# [QUERY] Wanting to buy Harman Kardon SoundSticks 3 a.k.a. SoundSticks Wireless



## ashu888ashu888 (Oct 18, 2016)

Hello Digitians,

Hope everyone here is doing good.

Jumping straight to the question.

My requirements: A good looking and good hearing sound system and hence zero-ed in on the  *Harman Kardon SoundSticks 3*  which are also known as *SoundSticks Wireless* with BlueTooth connectivity and hence the name *Wireless* (For non-knowers).

My input source(s): Primarily my Nexus 6P smartphone or at times my MacBookAir (both via bluetooth connectivity) and also via AUX Cable. *will NOT use the Television as the input source *but just want to enjoy listening to crisp music at a  moderate listening level  (not the usual shor [noise] that comes along with big bulky speakers that are all about noise and less of clarity.

My Choice: As of now have zero-ed in on the Harmon Kardon SoundSticks Wireless as they look stylish and can be a good accessory (apart from listening to good music) in the Living room.  if there are any more options that all you fellow Digitians need to add in, please feel free

My queries: How is the sound clarity of the SoundSticks if any of you have any experience? It is worth the 12.5K price tag that it commands (on Amazon.in) or should I look at other options as well?

My budget: Since the SoundSticks Wireless was my 1st and only choice, so it has a price tag of Rs.12.5K and this is my max budget +/- 2k



Cheers n e-peace...


----------



## ashu888ashu888 (Oct 23, 2016)

*Bump


Strange feeling looking at the number of Views on this thread.. #Yawn


----------



## icebags (Oct 23, 2016)

i think people don't have those stuff here. you may buy, find out, and post a review in the audio review section.


----------



## ashu888ashu888 (Oct 24, 2016)

icebags said:


> i think people don't have those stuff here. you may buy, find out, and post a review in the audio review section.

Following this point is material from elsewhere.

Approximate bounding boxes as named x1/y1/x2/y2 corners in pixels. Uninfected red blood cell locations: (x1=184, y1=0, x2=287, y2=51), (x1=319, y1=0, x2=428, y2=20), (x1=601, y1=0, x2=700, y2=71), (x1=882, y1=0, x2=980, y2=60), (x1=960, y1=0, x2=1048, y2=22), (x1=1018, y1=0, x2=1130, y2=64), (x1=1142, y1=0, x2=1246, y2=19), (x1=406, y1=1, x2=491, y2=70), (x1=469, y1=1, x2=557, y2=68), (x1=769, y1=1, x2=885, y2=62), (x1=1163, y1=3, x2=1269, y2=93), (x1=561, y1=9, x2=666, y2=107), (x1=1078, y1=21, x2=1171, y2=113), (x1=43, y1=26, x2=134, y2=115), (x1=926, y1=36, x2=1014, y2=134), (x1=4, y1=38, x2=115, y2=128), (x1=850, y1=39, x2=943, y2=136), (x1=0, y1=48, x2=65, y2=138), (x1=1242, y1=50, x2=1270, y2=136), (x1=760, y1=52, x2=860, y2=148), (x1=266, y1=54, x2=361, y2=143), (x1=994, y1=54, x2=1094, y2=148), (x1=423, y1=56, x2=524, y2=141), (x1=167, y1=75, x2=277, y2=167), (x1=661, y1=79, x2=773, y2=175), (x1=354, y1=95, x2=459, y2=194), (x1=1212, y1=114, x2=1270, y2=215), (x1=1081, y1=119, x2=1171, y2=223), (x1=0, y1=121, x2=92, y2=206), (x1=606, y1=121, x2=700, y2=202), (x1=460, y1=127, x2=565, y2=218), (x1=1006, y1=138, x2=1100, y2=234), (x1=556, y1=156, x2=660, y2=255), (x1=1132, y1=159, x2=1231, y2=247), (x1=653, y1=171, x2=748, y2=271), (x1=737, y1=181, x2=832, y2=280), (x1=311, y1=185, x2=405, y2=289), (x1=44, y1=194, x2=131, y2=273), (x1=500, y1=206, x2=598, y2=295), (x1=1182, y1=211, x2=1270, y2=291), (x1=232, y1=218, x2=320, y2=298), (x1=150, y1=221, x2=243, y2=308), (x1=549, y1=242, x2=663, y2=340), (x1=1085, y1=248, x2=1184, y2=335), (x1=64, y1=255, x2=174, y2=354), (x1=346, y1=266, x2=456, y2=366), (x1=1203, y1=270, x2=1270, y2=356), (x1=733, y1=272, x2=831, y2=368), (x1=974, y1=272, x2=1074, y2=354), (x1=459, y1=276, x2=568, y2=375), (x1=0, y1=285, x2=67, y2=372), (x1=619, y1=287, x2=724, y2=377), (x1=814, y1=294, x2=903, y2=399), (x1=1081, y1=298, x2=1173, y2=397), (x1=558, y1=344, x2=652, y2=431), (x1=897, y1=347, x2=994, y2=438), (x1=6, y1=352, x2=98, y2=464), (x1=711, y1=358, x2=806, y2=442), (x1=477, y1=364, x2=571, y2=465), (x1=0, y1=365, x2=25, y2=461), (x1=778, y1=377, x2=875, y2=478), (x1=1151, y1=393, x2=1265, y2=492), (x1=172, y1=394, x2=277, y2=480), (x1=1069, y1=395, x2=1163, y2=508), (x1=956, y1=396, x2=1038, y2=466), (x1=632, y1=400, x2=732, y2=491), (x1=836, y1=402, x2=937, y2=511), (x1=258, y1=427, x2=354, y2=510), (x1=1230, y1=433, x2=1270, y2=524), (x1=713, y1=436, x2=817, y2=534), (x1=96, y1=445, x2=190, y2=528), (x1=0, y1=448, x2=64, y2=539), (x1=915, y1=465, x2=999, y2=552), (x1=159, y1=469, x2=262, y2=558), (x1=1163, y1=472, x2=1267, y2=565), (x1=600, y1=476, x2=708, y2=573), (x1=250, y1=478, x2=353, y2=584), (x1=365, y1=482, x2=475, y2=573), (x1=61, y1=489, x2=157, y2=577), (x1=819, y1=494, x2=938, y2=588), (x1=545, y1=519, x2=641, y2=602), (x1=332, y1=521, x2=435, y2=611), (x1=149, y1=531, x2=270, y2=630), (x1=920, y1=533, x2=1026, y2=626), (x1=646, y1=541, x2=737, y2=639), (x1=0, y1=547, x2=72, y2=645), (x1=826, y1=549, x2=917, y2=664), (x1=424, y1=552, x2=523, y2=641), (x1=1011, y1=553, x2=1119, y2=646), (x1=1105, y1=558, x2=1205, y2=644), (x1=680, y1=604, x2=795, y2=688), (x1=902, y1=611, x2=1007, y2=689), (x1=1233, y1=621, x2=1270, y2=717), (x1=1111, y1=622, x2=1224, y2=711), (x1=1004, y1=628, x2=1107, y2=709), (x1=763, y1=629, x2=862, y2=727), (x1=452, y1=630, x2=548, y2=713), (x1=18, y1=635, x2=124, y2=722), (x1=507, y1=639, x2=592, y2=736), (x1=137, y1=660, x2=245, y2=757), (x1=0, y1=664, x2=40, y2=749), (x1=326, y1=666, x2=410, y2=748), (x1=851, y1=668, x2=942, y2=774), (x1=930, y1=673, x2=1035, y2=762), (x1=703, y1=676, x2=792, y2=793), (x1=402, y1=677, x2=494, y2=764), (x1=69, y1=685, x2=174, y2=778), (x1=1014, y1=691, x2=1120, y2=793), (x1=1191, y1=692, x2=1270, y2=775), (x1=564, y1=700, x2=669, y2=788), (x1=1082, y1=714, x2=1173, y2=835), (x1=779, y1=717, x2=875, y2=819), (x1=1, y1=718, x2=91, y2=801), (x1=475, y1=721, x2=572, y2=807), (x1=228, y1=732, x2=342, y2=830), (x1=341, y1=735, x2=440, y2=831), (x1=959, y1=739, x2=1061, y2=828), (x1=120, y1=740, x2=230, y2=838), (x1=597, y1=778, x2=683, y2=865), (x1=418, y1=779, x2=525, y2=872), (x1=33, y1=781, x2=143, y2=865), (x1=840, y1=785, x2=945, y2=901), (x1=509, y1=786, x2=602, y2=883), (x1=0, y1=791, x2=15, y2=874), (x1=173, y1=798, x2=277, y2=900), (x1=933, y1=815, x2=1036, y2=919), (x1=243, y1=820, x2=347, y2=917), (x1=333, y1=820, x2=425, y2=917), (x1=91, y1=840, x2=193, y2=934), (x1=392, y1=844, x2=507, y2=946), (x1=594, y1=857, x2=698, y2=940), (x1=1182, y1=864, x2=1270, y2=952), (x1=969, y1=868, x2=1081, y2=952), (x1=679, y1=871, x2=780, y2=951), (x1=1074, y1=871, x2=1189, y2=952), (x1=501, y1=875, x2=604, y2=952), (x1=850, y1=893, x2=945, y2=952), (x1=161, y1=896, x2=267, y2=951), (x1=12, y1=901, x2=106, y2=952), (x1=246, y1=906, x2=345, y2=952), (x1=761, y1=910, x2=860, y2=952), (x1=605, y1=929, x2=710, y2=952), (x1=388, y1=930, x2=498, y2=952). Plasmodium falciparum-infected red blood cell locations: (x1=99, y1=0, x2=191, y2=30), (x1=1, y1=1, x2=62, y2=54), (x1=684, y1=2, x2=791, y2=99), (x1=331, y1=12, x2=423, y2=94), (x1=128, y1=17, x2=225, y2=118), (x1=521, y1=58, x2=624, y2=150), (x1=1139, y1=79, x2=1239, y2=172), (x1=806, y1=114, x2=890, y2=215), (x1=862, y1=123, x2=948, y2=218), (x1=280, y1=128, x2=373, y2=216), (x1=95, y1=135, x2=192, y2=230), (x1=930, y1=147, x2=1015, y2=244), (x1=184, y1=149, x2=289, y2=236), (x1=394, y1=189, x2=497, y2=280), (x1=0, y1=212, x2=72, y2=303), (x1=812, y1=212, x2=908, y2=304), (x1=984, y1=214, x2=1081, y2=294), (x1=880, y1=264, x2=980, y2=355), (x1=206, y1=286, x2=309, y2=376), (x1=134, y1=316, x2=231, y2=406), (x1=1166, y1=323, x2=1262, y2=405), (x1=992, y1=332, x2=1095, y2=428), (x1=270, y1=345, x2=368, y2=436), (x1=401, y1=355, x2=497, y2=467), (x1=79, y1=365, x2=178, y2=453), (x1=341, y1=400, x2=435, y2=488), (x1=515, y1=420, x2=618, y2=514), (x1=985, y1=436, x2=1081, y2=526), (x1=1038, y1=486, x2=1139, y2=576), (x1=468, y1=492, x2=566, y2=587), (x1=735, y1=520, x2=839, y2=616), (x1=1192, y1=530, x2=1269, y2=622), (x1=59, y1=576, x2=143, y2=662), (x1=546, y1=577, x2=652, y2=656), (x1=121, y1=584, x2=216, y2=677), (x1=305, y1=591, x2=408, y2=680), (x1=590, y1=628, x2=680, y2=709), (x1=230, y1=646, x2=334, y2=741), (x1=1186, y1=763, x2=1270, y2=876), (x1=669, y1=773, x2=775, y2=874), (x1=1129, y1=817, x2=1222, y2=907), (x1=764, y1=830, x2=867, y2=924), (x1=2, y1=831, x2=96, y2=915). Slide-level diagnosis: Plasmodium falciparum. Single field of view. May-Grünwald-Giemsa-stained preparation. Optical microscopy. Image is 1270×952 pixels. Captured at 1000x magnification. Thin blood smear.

You, you are right... anyways, thanks.

Cheers n e-peace....


----------



## bibinjohn (Oct 30, 2016)

i have the wired version of the soundsticks. they are very good. the sound quality is way better than cheap 2.1 channel speakers. i use them for listening music and watching movies.


----------



## ashu888ashu888 (Oct 31, 2016)

bibinjohn said:


> i have the wired version of the soundsticks. they are very good. the sound quality is way better than cheap 2.1 channel speakers. i use them for listening music and watching movies.



Aah... Thank you very much for the reply. Appreciate it.


----------